Why is the black word white background favoured over white word black background??

  • 3
    Apart from the shedload of ink? Jan 29, 2014 at 17:57

4 Answers 4


What are the possible reasons that books were designed this way

This history of publishing goes back to manuscripts. Monks would use calligraphy to replicate the text from one book into a new book. It was likely impractical to die parchment and impractical to create a white ink.

That was followed by the era of moveable type. Again, it was likely still impractical to have black paper and a truly opaque, white ink.

Which leads us today, with offset printing and digital printing. Again, it's still impractical to have died paper and white, opaque inks and toners...as well as impractical to print in reverse, as it would simply take too much ink and be difficult for most printers to handle.

It's not so much a UX issues as an issue of practical implementation.
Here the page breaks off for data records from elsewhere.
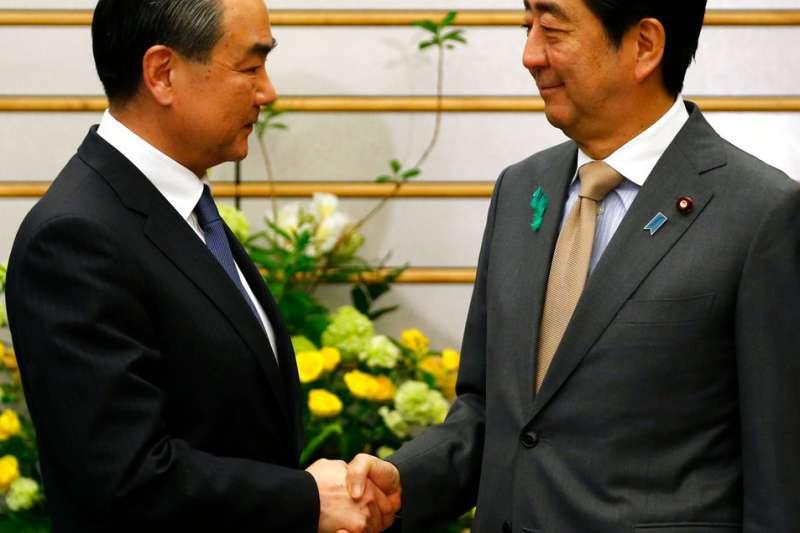 中國外交部長王毅訪問日本,與日本首相安倍晉三握手致意。(美聯社)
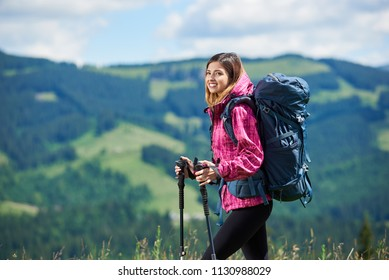 Close-up portrait of smiling active female backpacker with backpack and trekking poles, wearing sports wear, travelling, looking away, enjoying sunny day in the mountains. Copy space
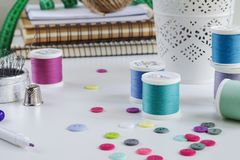Spools of thread and basic sewing tools including pins, needle, a thimble and buttons. Copy space royalty free stock photos
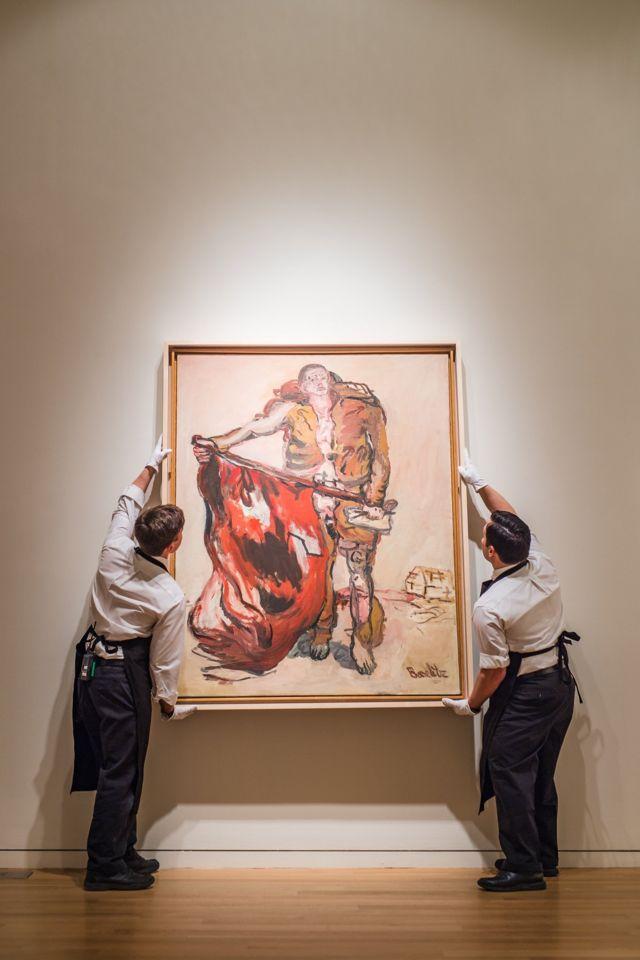 Двое мужчин вешают картину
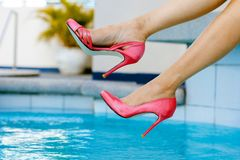Woman Swinging Her Foot Above Pool Water royalty free stock images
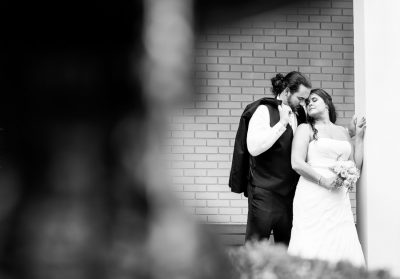 Downtown Pensacola Wedding, Cody and Karri head to head with eyes closed, black and white, Lazzat Photography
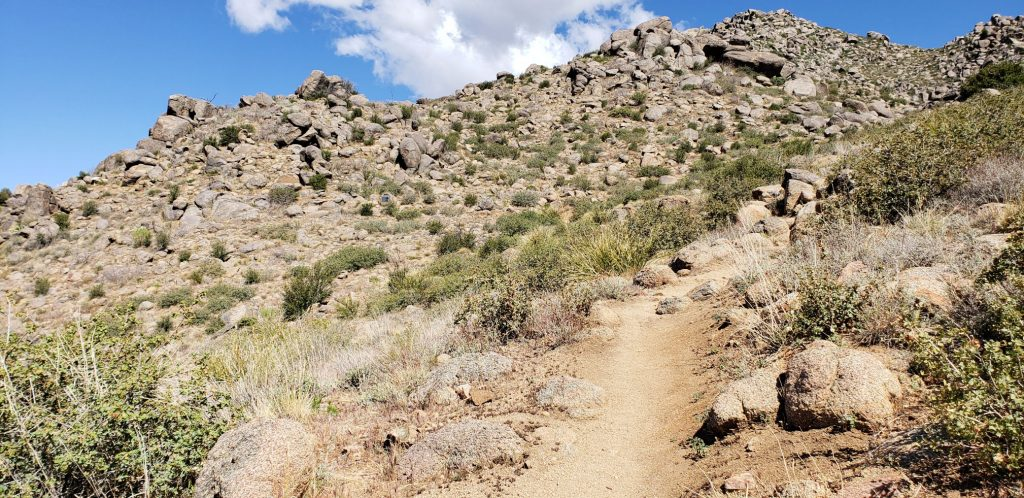Dry trail leads through granite boulders on the Hotshots Trail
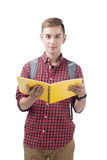 Happy male student smiling - isolated over a white background. Happy male student smiling holding books - isolated over a white background Stock Photography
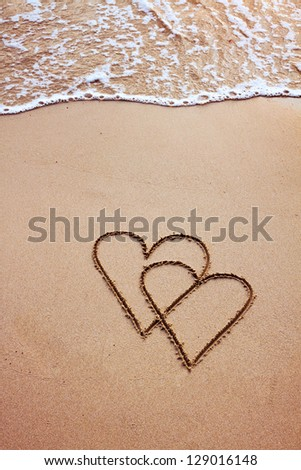 couple of hearts drawn in sand, postcard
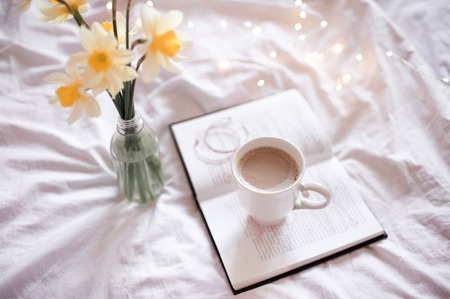 Good morning with fresh cup of coffee and reading in bed. 写真素材
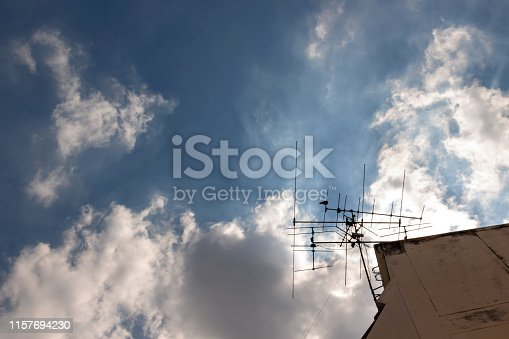 The chaos of cables and wires on electricity pole with blue sky and cloud.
Further to all of that, a black page would make taking notes difficult, would prohibit easy highlighting, would be difficult to read in low light, etc, etc.

However, we now have eBooks. And now it's finally practical. And, as such, it's now typically an option on most eBook readers and tablets.

  • @CodeMaverick that is true of projected light (a screen) but paper is reflective light. A mostly black page isn't going to reflect as much light to generate enough contrast in low-light situations.
    – DA01
    Jan 29, 2014 at 21:06

Cost : It is cheaper to print black words on white paper then it is to print white words on black paper ( Intiution , feel free to cite sources to agree or disagree with me )

Legacy : Readers are used to reading books of black words with white background


White on black provides higher contrast (America Association for the Blind) references this.

Black on white is cheaper to print.

White on black (on screen) uses less electricity.

People are generally used to black on white, this can cause users to feel it is more strenuous to read when inversed.

If it's large article styled text, I'd go with black on white. Short headline text, I think white on black is fine. But this is just my preferences.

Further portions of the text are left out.